An identical copy of all records below is to be written out.

Items listed in a dataset
════

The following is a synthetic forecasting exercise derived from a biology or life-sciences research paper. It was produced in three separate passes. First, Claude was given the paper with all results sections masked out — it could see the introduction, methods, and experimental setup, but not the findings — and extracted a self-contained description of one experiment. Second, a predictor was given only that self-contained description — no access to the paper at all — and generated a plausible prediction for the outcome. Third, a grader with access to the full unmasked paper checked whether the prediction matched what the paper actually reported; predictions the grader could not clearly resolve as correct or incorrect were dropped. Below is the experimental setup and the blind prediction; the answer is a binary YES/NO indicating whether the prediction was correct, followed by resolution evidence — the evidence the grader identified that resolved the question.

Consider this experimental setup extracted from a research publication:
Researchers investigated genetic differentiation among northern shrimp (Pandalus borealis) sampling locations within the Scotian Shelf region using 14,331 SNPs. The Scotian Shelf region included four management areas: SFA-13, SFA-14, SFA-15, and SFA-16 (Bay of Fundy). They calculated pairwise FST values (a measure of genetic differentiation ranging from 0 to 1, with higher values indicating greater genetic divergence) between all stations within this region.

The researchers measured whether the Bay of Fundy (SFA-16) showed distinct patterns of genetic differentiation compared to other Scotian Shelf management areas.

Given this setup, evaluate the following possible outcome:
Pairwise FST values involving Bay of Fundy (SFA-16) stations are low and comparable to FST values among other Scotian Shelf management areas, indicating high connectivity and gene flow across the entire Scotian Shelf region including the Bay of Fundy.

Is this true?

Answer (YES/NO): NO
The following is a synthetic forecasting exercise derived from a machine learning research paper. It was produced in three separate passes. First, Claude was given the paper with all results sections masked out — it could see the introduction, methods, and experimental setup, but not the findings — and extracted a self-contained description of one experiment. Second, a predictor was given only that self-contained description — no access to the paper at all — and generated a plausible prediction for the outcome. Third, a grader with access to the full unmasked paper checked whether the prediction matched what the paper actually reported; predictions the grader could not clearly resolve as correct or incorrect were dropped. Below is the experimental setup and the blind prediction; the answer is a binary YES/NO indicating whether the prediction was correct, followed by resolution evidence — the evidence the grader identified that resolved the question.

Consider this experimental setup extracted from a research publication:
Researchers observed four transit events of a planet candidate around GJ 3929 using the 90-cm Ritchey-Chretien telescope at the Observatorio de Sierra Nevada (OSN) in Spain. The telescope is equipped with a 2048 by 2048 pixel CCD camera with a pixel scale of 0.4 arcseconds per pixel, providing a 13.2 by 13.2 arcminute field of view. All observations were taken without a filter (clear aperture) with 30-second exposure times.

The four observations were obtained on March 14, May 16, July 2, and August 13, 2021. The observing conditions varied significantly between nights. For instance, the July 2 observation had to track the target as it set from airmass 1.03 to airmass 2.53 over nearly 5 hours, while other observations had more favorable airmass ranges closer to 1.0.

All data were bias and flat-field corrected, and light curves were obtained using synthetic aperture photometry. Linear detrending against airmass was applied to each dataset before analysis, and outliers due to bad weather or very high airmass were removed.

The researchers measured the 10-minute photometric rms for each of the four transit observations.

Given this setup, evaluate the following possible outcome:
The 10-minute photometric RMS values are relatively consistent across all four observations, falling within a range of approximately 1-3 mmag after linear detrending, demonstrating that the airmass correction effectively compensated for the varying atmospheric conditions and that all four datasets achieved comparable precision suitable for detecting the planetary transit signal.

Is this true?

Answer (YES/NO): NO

════

EXPECTED OUTPUT >>
The following is a synthetic forecasting exercise derived from a biology or life-sciences research paper. It was produced in three separate passes. First, Claude was given the paper with all results sections masked out — it could see the introduction, methods, and experimental setup, but not the findings — and extracted a self-contained description of one experiment. Second, a predictor was given only that self-contained description — no access to the paper at all — and generated a plausible prediction for the outcome. Third, a grader with access to the full unmasked paper checked whether the prediction matched what the paper actually reported; predictions the grader could not clearly resolve as correct or incorrect were dropped. Below is the experimental setup and the blind prediction; the answer is a binary YES/NO indicating whether the prediction was correct, followed by resolution evidence — the evidence the grader identified that resolved the question.

Consider this experimental setup extracted from a research publication:
Researchers investigated genetic differentiation among northern shrimp (Pandalus borealis) sampling locations within the Scotian Shelf region using 14,331 SNPs. The Scotian Shelf region included four management areas: SFA-13, SFA-14, SFA-15, and SFA-16 (Bay of Fundy). They calculated pairwise FST values (a measure of genetic differentiation ranging from 0 to 1, with higher values indicating greater genetic divergence) between all stations within this region.

The researchers measured whether the Bay of Fundy (SFA-16) showed distinct patterns of genetic differentiation compared to other Scotian Shelf management areas.

Given this setup, evaluate the following possible outcome:
Pairwise FST values involving Bay of Fundy (SFA-16) stations are low and comparable to FST values among other Scotian Shelf management areas, indicating high connectivity and gene flow across the entire Scotian Shelf region including the Bay of Fundy.

Is this true?

Answer (YES/NO): NO
The following is a synthetic forecasting exercise derived from a machine learning research paper. It was produced in three separate passes. First, Claude was given the paper with all results sections masked out — it could see the introduction, methods, and experimental setup, but not the findings — and extracted a self-contained description of one experiment. Second, a predictor was given only that self-contained description — no access to the paper at all — and generated a plausible prediction for the outcome. Third, a grader with access to the full unmasked paper checked whether the prediction matched what the paper actually reported; predictions the grader could not clearly resolve as correct or incorrect were dropped. Below is the experimental setup and the blind prediction; the answer is a binary YES/NO indicating whether the prediction was correct, followed by resolution evidence — the evidence the grader identified that resolved the question.

Consider this experimental setup extracted from a research publication:
Researchers observed four transit events of a planet candidate around GJ 3929 using the 90-cm Ritchey-Chretien telescope at the Observatorio de Sierra Nevada (OSN) in Spain. The telescope is equipped with a 2048 by 2048 pixel CCD camera with a pixel scale of 0.4 arcseconds per pixel, providing a 13.2 by 13.2 arcminute field of view. All observations were taken without a filter (clear aperture) with 30-second exposure times.

The four observations were obtained on March 14, May 16, July 2, and August 13, 2021. The observing conditions varied significantly between nights. For instance, the July 2 observation had to track the target as it set from airmass 1.03 to airmass 2.53 over nearly 5 hours, while other observations had more favorable airmass ranges closer to 1.0.

All data were bias and flat-field corrected, and light curves were obtained using synthetic aperture photometry. Linear detrending against airmass was applied to each dataset before analysis, and outliers due to bad weather or very high airmass were removed.

The researchers measured the 10-minute photometric rms for each of the four transit observations.

Given this setup, evaluate the following possible outcome:
The 10-minute photometric RMS values are relatively consistent across all four observations, falling within a range of approximately 1-3 mmag after linear detrending, demonstrating that the airmass correction effectively compensated for the varying atmospheric conditions and that all four datasets achieved comparable precision suitable for detecting the planetary transit signal.

Is this true?

Answer (YES/NO): NO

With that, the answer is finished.